İnsan olmanın genel ve toplumsal değerleri vardır.
Doğru olmak; hak yememek; namuslu olmak; yardım etmek; adil davranmak gibi gibi.
İnsanlar, hak ve hukuk kavramlarını gerek kutsal kitaplardan gerekse kendi çabaları ve uygulamaları ile öğrenmiş ve toplumsal yaşantının düzenli yürümesi; kavgaların önlenmesi adına Pozitif Hukuku geliştirmiş ve kullanmaya başlamışlardır.
‘Hukuk nedir?’ derseniz “İnsan davranışlarını düzenleyen ve devlet tarafından konulan bağlayıcı kurallar bütünü olarak tanımlanır. Hukuk, Arapça ‘hak’ kelimesinin çoğulu olup, ‘Haklar’ anlamında da kullanılır. Hukukun amacı toplumsal barışı ve bireyler arasındaki adaleti sağlamaktır.

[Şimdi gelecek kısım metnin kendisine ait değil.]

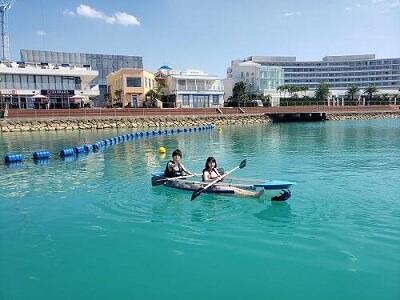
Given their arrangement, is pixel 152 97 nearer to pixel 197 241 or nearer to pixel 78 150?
pixel 78 150

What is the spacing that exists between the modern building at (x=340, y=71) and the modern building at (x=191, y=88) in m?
104

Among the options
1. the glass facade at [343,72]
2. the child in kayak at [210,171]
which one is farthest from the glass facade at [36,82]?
the glass facade at [343,72]

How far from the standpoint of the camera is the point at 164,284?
8477 mm

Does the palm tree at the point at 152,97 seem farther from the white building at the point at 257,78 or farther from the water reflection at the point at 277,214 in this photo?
the water reflection at the point at 277,214

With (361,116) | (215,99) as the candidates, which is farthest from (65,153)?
(361,116)

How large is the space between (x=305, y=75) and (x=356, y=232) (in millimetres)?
186546

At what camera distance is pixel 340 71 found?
188125 millimetres

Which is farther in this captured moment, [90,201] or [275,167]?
[275,167]

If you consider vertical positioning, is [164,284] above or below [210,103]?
below

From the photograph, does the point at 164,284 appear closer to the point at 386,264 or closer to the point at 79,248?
the point at 79,248

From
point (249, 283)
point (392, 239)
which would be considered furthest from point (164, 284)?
point (392, 239)

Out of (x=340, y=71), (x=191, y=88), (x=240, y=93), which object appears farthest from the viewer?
(x=340, y=71)

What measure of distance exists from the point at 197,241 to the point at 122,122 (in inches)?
2190

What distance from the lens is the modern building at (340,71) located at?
183m
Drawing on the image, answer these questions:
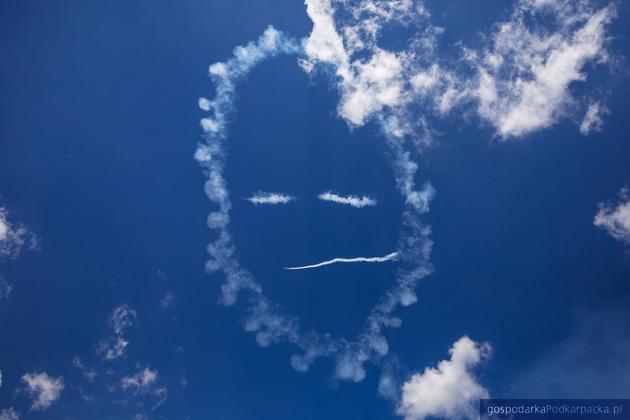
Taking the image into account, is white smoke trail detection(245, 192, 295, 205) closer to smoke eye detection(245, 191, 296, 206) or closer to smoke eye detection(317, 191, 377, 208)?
smoke eye detection(245, 191, 296, 206)

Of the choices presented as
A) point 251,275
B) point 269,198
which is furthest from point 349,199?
point 251,275

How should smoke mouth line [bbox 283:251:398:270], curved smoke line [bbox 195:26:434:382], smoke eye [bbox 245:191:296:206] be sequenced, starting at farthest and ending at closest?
smoke eye [bbox 245:191:296:206]
smoke mouth line [bbox 283:251:398:270]
curved smoke line [bbox 195:26:434:382]

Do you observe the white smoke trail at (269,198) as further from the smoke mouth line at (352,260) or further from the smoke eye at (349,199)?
the smoke mouth line at (352,260)

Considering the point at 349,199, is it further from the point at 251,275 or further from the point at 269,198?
the point at 251,275

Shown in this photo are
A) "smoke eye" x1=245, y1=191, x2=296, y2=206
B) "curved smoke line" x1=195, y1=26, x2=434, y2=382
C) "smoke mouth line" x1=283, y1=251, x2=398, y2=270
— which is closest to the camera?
"curved smoke line" x1=195, y1=26, x2=434, y2=382

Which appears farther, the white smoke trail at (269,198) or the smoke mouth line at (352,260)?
the white smoke trail at (269,198)

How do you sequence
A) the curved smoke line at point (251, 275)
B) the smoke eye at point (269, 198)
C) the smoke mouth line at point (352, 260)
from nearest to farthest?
the curved smoke line at point (251, 275), the smoke mouth line at point (352, 260), the smoke eye at point (269, 198)

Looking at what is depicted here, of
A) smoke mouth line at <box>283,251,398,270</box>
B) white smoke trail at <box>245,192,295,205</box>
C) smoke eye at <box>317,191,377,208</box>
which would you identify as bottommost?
smoke mouth line at <box>283,251,398,270</box>

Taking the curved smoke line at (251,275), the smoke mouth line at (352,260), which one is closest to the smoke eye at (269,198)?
the curved smoke line at (251,275)

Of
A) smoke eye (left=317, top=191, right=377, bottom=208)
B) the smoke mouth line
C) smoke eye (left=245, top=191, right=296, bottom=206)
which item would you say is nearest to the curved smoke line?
the smoke mouth line

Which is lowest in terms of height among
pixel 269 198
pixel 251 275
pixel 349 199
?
pixel 251 275

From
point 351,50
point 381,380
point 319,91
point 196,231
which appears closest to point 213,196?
point 196,231

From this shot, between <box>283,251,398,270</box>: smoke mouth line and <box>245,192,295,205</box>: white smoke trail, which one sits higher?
<box>245,192,295,205</box>: white smoke trail

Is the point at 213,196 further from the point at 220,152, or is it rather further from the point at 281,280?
the point at 281,280
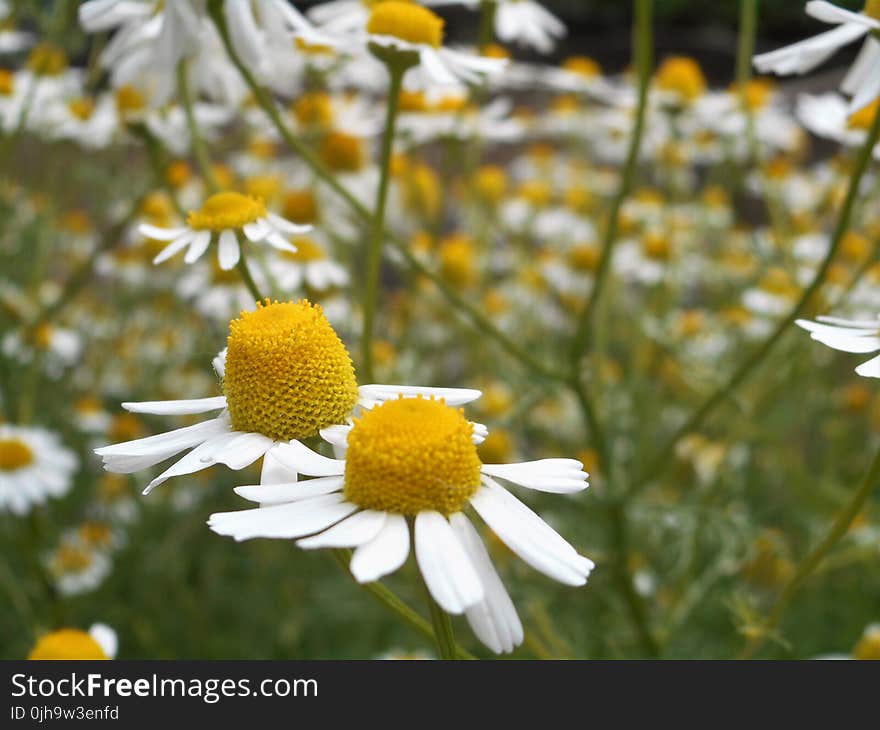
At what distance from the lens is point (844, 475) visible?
1.94m

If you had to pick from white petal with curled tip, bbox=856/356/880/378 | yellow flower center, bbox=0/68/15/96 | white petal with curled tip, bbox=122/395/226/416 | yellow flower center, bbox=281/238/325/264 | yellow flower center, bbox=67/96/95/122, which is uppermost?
white petal with curled tip, bbox=856/356/880/378

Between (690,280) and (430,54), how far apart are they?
1417 mm

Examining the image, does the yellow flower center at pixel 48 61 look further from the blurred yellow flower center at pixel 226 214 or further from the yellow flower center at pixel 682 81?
the yellow flower center at pixel 682 81

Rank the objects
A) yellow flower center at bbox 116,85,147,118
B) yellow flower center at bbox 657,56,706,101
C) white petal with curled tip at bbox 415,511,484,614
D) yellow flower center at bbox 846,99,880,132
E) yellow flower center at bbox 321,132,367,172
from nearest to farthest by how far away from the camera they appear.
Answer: white petal with curled tip at bbox 415,511,484,614
yellow flower center at bbox 846,99,880,132
yellow flower center at bbox 116,85,147,118
yellow flower center at bbox 321,132,367,172
yellow flower center at bbox 657,56,706,101

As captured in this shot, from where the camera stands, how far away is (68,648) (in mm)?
707

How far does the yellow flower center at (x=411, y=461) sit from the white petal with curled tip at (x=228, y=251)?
0.28 m

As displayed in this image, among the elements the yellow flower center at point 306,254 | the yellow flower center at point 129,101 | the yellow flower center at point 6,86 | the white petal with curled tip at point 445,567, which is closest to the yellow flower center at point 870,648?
the white petal with curled tip at point 445,567

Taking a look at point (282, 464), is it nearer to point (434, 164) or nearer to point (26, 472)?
point (26, 472)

Son günlerin en güncel konusu İmamoğlu’nun diplomasının iptal edilmesi olayına bakacak olursak bilinen bir gerçek şu olmalıydı. İstanbul Üniversitesi, bu hassas konuda İstanbul Üniversitesi Hukuk Fakültesinden bir komisyon kurup bu komisyonun kararına göre işlem yapması gerekirdi.
Oysa ki İstanbul Üniversitesi’nin görevlendirdiği üçü kişilik komisyona baktığımızda : (Bu bilgi Karar Gazetesinin dünkü sayısından alınmıştır)
- İş Hukuku alanında çalışan bir iktisatçı;
- Bir Onkoloji uzmanı;
- Bir Konservatuar hocasından;
meydana geldiğini görmekteyiz.
Yukarıda söylediğimiz gibi hukuk, toplumsal barışı ve bireyler arasındaki adaleti sağlamak tanımından oldukça uzak görünüyor.
Şimdi kendimize şu soruyu soralım?
Bu komisyon, 35 yıl önce alınmış bir diplomayı iptal ettirebilecek hukuki bilgiye ve yeterliliğe sahip mi?
Bence kesinlikle değil.
O halde; bu komisyonda görevli kişilere ve onların raporlarına göre karar veren yetkililer acaba niçin böyle bir karar vermek zorunda kaldılar?
İnsanlığın gelişiminden ve kendi çabaları ile pozitif hukuk kurallarını geliştiren toplum ne düşünecektir?
Hukuk, adaleti sağlamanın en önemli yoludur. Siz adaleti sağlamak için adil olmayan yollarla hukuk(!) diye ortaya çıkarsanız o zaman toplumu birleştiremez, sadece ayrıştırırsınız. Oysa ki bizim toplumumuzun özellikle bu sıralar ayrışmaya değil, toplumsal yaraları sarmaya ve kenetlenmeye ihtiyacı vardır.
Bakınız Taha Akyol ne diyor: “Hukuk Devleti, hukukun siysasetten üstün olduğu devlettir.”
Umarım siyaset hukukun yerini alamaz.